I just picked up this Drop In Muzzleloader Bore Light from a Gun Show and I was wondering If the light Is suppose to be Green ? I guess It will work and It light's up the Barrel real well but has a Green tint to It, Has anyone ever seen a Green Bore Light ? And Is there a reason for being Green ?


----------



## fishfryer (Sep 28, 2011)

Maybe less glare?


----------



## frankwright (Sep 28, 2011)

I have a little skinny Streamlight that takes AAAA batteries. It is green and I have dropped it down the barrel of my Muzzleloaders and it seems to work well.
Maybe the green cuts glare.


----------



## j_seph (Sep 28, 2011)

thats what the guy used to bore sight mine with, had a green laser on it


----------



## j_seph (Sep 28, 2011)

this is used to boresight isn't it


----------



## fishfryer (Sep 28, 2011)

j_seph said:


> this is used to boresight isn't it



No Sir,since muzzleloaders are closed on the breech end,the light slides down the barrel and allows you to see inside.
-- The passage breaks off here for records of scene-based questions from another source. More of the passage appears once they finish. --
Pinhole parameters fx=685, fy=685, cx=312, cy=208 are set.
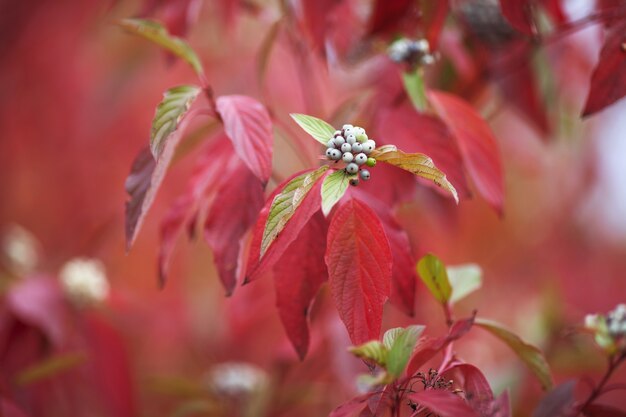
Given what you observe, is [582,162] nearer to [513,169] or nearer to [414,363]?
[513,169]

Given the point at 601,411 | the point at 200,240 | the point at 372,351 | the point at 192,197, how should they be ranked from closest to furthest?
the point at 372,351 < the point at 601,411 < the point at 192,197 < the point at 200,240

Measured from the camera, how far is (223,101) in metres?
0.78

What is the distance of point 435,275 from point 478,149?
22 cm

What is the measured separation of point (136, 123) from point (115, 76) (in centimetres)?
37

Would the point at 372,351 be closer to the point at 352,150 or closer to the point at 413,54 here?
the point at 352,150

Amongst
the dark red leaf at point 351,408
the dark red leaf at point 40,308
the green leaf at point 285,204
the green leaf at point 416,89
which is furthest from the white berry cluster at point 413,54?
the dark red leaf at point 40,308

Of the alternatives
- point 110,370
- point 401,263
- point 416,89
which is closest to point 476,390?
point 401,263

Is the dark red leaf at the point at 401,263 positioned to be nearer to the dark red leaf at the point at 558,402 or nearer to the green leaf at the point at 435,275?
the green leaf at the point at 435,275

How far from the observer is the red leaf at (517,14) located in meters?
0.86

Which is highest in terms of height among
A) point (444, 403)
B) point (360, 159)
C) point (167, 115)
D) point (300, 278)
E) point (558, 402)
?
point (167, 115)

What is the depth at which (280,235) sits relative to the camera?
64 centimetres

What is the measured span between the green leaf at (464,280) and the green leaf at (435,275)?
3.8 inches

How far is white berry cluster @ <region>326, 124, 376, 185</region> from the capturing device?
0.62m

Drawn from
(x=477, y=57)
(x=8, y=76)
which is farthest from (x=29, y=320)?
(x=8, y=76)
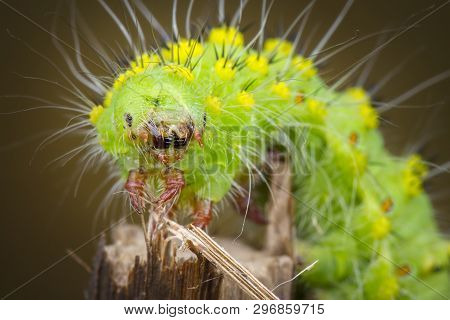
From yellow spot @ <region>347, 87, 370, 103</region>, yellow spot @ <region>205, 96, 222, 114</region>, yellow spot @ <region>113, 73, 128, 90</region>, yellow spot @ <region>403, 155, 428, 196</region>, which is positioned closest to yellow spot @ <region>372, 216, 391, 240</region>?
yellow spot @ <region>403, 155, 428, 196</region>

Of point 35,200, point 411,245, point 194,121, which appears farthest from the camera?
point 35,200

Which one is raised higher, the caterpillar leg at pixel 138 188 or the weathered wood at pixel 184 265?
the caterpillar leg at pixel 138 188

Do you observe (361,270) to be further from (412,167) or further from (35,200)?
(35,200)

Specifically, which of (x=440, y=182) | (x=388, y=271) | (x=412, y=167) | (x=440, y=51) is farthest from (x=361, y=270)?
(x=440, y=51)

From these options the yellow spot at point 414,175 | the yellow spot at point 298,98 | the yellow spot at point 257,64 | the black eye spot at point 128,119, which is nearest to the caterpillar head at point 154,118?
the black eye spot at point 128,119

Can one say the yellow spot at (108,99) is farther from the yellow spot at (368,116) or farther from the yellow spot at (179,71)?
the yellow spot at (368,116)

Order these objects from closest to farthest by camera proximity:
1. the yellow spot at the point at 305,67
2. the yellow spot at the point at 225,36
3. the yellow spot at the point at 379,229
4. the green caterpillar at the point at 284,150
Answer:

These little lights work good, but in my experience are pretty fragile.


----------



## donald-f (Sep 28, 2011)

It would appear to me a "bore sight" is used to sight in to get close, and a "bore light" would be to light up the barrel.


----------



## j_seph (Sep 28, 2011)

donald-f said:


> It would appear to me a "bore sight" is used to sight in to get close, and a "bore light" would be to light up the barrel.


Sometimes it's hard to tell what some folks on here are trying to say or may have meant to say!


----------



## Kicking Bird (Sep 28, 2011)

This Is a Bore Light, Like FishFryer say's It just drop's down the Barrel and It light's It up real good you just got that green tint, It's about 38 Cal. In diameter and 1 3/8" Long, I'll try and get a down the barrel picture later, Thank's for the reply's/Info.,

Here's a picture down the Barrel of my 50 Cal. TC Hawken, It was hard to get a good picture,


----------



## mlandrum (Sep 28, 2011)

WHOA!!!!!!!!! Is that thing LOADED?????


----------



## Kicking Bird (Sep 28, 2011)

Nope that Rifle aint loaded, That's a picture with the Bore Light droped to the bottom of the Barrel,


----------



## donald-f (Sep 29, 2011)

Well it does look clean with no pitting.


----------



## leoparddog (Sep 29, 2011)

fishfryer said:


> These little lights work good, but in my experience are pretty fragile.



I bought one and it was pretty fragile, it soon became a piece of junk in my shooting box.


----------



## Bernard goldsmith (Sep 30, 2011)

Mines green also!! If you are going to buy a older gun it's nice to see the condition of the barrel. You sure can't get rough with one.


----------



## mmarkey (Sep 7, 2012)

I've had a couple of these lights for years now. I'm looking for one that will fit in a .36 Cal Bore.


----------



## C.J. Pearson (Sep 7, 2012)

These lights are great. Used them for a while now. Anytime I am looking at a muzzle loader I use one. I agree Mike it would be nice to have a smaller one.


----------



## Bernard goldsmith (Sep 7, 2012)

Let it slide down the barrel real slow, they last a lot longer!!
Bernie Goldsmith
Field Rep.
NMLRA


----------



## Desert Rat (Sep 8, 2012)

mlandrum said:


> WHOA!!!!!!!!! Is that thing LOADED?????



Yes, it's for shooting at night.


----------